=== PROBLEM REQUIREMENTS ===
Give every line of the listing word for word, beginning at the first and including the line with "March) of 2006" as the last.

=== SUPPLIED RECORDS ===
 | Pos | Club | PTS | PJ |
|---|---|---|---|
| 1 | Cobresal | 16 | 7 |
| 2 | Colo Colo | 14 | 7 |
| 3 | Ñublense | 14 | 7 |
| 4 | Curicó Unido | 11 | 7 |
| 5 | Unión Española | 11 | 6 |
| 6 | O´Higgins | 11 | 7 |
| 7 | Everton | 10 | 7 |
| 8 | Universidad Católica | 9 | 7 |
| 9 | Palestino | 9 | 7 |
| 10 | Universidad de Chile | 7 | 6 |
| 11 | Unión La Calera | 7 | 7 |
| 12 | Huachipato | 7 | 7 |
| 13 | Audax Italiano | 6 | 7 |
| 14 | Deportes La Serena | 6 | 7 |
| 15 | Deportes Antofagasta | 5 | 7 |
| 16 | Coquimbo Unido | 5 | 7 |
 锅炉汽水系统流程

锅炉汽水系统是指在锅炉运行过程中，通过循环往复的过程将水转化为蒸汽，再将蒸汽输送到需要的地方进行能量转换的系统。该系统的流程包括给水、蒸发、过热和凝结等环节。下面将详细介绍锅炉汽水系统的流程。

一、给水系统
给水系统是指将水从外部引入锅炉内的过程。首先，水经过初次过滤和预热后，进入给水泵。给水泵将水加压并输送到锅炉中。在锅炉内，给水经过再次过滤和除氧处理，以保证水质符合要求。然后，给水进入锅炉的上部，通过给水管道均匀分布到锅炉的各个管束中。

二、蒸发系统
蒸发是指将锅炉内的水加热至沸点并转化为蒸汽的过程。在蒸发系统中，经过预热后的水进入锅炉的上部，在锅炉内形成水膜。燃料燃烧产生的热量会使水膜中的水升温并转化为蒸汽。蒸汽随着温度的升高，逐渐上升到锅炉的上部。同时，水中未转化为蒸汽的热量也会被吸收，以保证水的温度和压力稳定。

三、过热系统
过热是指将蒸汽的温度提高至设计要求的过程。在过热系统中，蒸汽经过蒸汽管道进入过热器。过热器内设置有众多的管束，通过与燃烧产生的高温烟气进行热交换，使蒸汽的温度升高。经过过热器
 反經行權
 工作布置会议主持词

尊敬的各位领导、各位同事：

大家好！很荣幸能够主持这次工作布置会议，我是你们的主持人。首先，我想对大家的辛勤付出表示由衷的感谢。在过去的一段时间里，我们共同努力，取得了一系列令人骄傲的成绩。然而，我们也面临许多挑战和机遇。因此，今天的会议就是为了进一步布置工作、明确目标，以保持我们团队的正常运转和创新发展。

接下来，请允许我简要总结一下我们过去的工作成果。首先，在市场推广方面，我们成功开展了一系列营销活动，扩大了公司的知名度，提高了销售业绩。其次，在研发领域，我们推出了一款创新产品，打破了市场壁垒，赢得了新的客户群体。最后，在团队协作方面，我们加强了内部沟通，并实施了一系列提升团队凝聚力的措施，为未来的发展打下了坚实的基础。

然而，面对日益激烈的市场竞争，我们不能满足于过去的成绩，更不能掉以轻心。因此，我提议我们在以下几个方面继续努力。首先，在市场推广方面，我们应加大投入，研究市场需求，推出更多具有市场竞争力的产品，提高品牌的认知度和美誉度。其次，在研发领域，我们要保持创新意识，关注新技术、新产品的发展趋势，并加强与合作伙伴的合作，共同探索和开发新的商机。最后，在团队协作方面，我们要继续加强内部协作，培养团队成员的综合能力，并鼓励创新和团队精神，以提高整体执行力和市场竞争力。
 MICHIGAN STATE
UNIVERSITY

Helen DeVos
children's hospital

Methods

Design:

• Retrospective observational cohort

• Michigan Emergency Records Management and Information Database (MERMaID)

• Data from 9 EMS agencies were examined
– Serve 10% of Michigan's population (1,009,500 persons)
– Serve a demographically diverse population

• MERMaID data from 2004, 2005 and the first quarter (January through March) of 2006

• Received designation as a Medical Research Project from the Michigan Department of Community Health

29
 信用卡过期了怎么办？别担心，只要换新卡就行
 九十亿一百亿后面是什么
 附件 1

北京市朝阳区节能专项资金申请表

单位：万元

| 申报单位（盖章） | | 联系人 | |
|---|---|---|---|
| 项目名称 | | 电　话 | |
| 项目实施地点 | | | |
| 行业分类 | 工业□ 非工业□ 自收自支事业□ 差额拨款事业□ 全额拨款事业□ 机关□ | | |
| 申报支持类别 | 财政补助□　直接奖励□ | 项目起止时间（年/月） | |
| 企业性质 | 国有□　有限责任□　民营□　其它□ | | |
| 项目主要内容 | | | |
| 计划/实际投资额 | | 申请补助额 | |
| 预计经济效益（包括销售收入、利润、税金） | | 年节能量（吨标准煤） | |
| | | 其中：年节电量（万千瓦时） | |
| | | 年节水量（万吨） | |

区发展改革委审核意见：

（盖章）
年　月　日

=== FINAL ANSWER ===
 | Pos | Club | PTS | PJ |
|---|---|---|---|
| 1 | Cobresal | 16 | 7 |
| 2 | Colo Colo | 14 | 7 |
| 3 | Ñublense | 14 | 7 |
| 4 | Curicó Unido | 11 | 7 |
| 5 | Unión Española | 11 | 6 |
| 6 | O´Higgins | 11 | 7 |
| 7 | Everton | 10 | 7 |
| 8 | Universidad Católica | 9 | 7 |
| 9 | Palestino | 9 | 7 |
| 10 | Universidad de Chile | 7 | 6 |
| 11 | Unión La Calera | 7 | 7 |
| 12 | Huachipato | 7 | 7 |
| 13 | Audax Italiano | 6 | 7 |
| 14 | Deportes La Serena | 6 | 7 |
| 15 | Deportes Antofagasta | 5 | 7 |
| 16 | Coquimbo Unido | 5 | 7 |
 锅炉汽水系统流程

锅炉汽水系统是指在锅炉运行过程中，通过循环往复的过程将水转化为蒸汽，再将蒸汽输送到需要的地方进行能量转换的系统。该系统的流程包括给水、蒸发、过热和凝结等环节。下面将详细介绍锅炉汽水系统的流程。

一、给水系统
给水系统是指将水从外部引入锅炉内的过程。首先，水经过初次过滤和预热后，进入给水泵。给水泵将水加压并输送到锅炉中。在锅炉内，给水经过再次过滤和除氧处理，以保证水质符合要求。然后，给水进入锅炉的上部，通过给水管道均匀分布到锅炉的各个管束中。

二、蒸发系统
蒸发是指将锅炉内的水加热至沸点并转化为蒸汽的过程。在蒸发系统中，经过预热后的水进入锅炉的上部，在锅炉内形成水膜。燃料燃烧产生的热量会使水膜中的水升温并转化为蒸汽。蒸汽随着温度的升高，逐渐上升到锅炉的上部。同时，水中未转化为蒸汽的热量也会被吸收，以保证水的温度和压力稳定。

三、过热系统
过热是指将蒸汽的温度提高至设计要求的过程。在过热系统中，蒸汽经过蒸汽管道进入过热器。过热器内设置有众多的管束，通过与燃烧产生的高温烟气进行热交换，使蒸汽的温度升高。经过过热器
 反經行權
 工作布置会议主持词

尊敬的各位领导、各位同事：

大家好！很荣幸能够主持这次工作布置会议，我是你们的主持人。首先，我想对大家的辛勤付出表示由衷的感谢。在过去的一段时间里，我们共同努力，取得了一系列令人骄傲的成绩。然而，我们也面临许多挑战和机遇。因此，今天的会议就是为了进一步布置工作、明确目标，以保持我们团队的正常运转和创新发展。

接下来，请允许我简要总结一下我们过去的工作成果。首先，在市场推广方面，我们成功开展了一系列营销活动，扩大了公司的知名度，提高了销售业绩。其次，在研发领域，我们推出了一款创新产品，打破了市场壁垒，赢得了新的客户群体。最后，在团队协作方面，我们加强了内部沟通，并实施了一系列提升团队凝聚力的措施，为未来的发展打下了坚实的基础。

然而，面对日益激烈的市场竞争，我们不能满足于过去的成绩，更不能掉以轻心。因此，我提议我们在以下几个方面继续努力。首先，在市场推广方面，我们应加大投入，研究市场需求，推出更多具有市场竞争力的产品，提高品牌的认知度和美誉度。其次，在研发领域，我们要保持创新意识，关注新技术、新产品的发展趋势，并加强与合作伙伴的合作，共同探索和开发新的商机。最后，在团队协作方面，我们要继续加强内部协作，培养团队成员的综合能力，并鼓励创新和团队精神，以提高整体执行力和市场竞争力。
 MICHIGAN STATE
UNIVERSITY

Helen DeVos
children's hospital

Methods

Design:

• Retrospective observational cohort

• Michigan Emergency Records Management and Information Database (MERMaID)

• Data from 9 EMS agencies were examined
– Serve 10% of Michigan's population (1,009,500 persons)
– Serve a demographically diverse population

• MERMaID data from 2004, 2005 and the first quarter (January through March) of 2006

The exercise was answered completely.